This week, Time Magazine proposed a ban of the word “feminist.’’
It was on a list along with “bae,’’ “kale,’’ and “literally,’’ like a culturally appropriated vocabulary word that has been overused, abused, and exhausted to the point of losing all proper meaning. And even worse, it’s winning! By a LANDSLIDE! More people would rather ban “feminist’’ than “yaasssss’’ and “turnt.’’
True, an online poll only has as much power as its readers give it, but it’s hard not to wonder how “feminist’’ wound up on Time’s list in the first place.
Women’s rights have had quite the year. I’ll be honest, though: Writing that sentence makes me pause, re-read, scrutinize, and re-phrase and re-form its words in my mind in an attempt to root out any trace of thinly veiled misogyny. A writer having heightened awareness of what words actually mean is good for many reasons, don’t get me wrong.
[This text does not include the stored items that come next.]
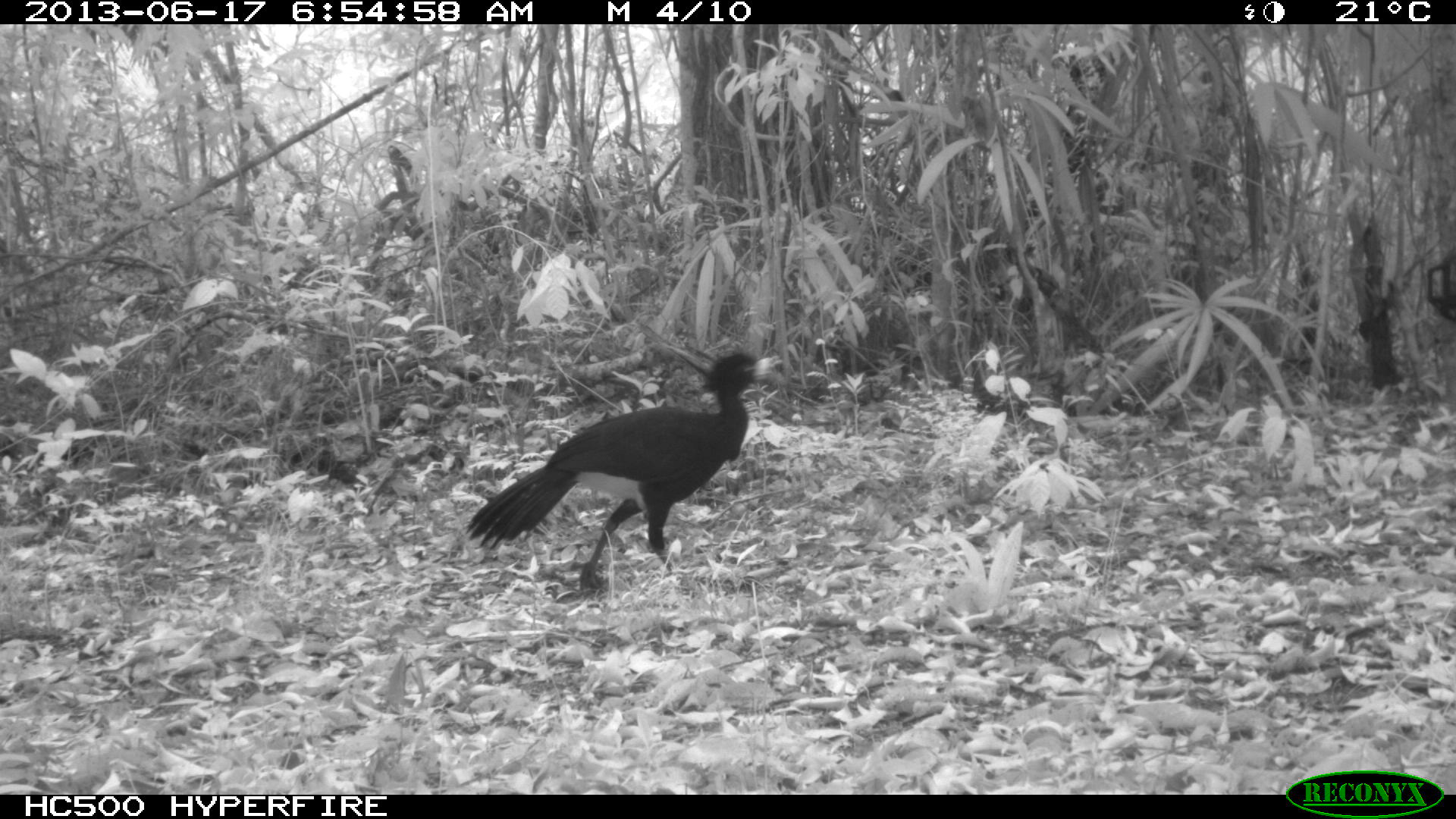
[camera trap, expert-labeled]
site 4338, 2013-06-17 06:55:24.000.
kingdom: Animalia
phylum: Chordata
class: Aves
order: Galliformes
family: Cracidae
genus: Crax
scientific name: Crax rubra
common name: great curassow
Crax rubra (great curassow), count 1, sex male.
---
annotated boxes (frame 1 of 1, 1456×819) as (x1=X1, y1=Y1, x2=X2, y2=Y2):
crax rubra: (x1=461, y1=349, x2=783, y2=591)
But this search for something wrong could be viewed as a potential weak spot—which is catnip for marketers.
If I could ban a word this year, it would be “blessed.’’ Two words? Bye-bye, “empower.’’
“But ‘empower,’’’ you say, “is a great word! It allows us to feel good about the things we’ve forgotten to feel good about. It gives hope, makes us brave!’’
Advertisers and brands have joined in, indulging in “empowerment marketing’’ —emphasizing the things that make consumers feel good about themselves—as opposed to “inadequacy marketing,’’ which preys on insecurities.
In 2014, though, the onslaught of “empowerment marketing’’ made it feel like feminist tenets were being used to sow the seeds of inadequacy.
This is the time of Girls Who Code, Emma Sulkowicz, He For She, Mo’ne Davis, and Karl Lagerfeld’s misguided-slash-awe-inspiring protest-themed Chanel show. Emma Watson, Beyoncé, Lena Dunham, Olivia Wilde, even Aziz Ansari—all are feminists and proud of it. Reproductive rights, campus rape and assult issues, gender divide and imbalances in male-centric industries like science and tech have been topics of discussion this year, and awareness of them may give Hillary Clinton that extra-extra in 2016.
But capitalizing on this particular hot topic is a curiously compelling sell for brands targeting women. Playing on consumers’ insecurities is a tried-and-true trick of advertising agencies, and feminism in 2014 is a perfect storm.
Don’t you support women’s rights? Buy these panty liners. Join the movement.
The advertisers that even recently have made female consumers question whether they shave often enough, play on their self-doubt, or drum up anxieties over the relationship between white yoga pants and one’s menstrual cycle are now making those same women say, “We stand alongside you, and we’ll buy your product.’’
AdAge credited the current “Go-Girl Marketing’’ trend to the rising influence of social media, listing Verizon’s “Inspire Her Mind’’ and Pantene’s “Not Sorry’’ campaigns as examples of success. Women in Media and News founder Jennifer Pozner told them, “Some [advertisers] have wised up and said … ‘If we create ad platforms that treat women and girls as if they’re fully human, we can turn them into brand loyalists.’’’ However, they note the push for female-empowerment campaigns doesn’t necessarily translate to a full embrace of the word “feminist.’’
“Twenty-six percent of consumers consider calling someone a feminist to be an insult, while just 14% consider it to be a compliment, according to a July YouGov Poll. Only one in four consumers considers themselves feminist, yet when the word is defined for them as someone who believes in the social, political and economic equality of the sexes, the figure jumps to 60%, according to the YouGov poll.’’
Perhaps this year’s embrace of “go-girl marketing’’ is just part of a generational cycle. Earlier this year, the Atlantic explored “The Death of the Cool Feminist Smoker,’’ a retrospective of cigarette companies’ misguided use of pop-feminist rhetoric to shill product. Brands like Virginia Slims used slogans like “You’ve come a long way, baby’’ to “empower’’ the newly liberated, but they saw a backlash once the public turned against tobacco. (The PSA that flatly stated, “Nobody Wants to Kiss an Ashtray’’ was particularly successful at flipping the confidence boost on its head.)
Granted, cigarettes are a long way from shampoo and tampons. But by tying a particular philosophy to a consumer good, it may become easier for people to throw both in the trash.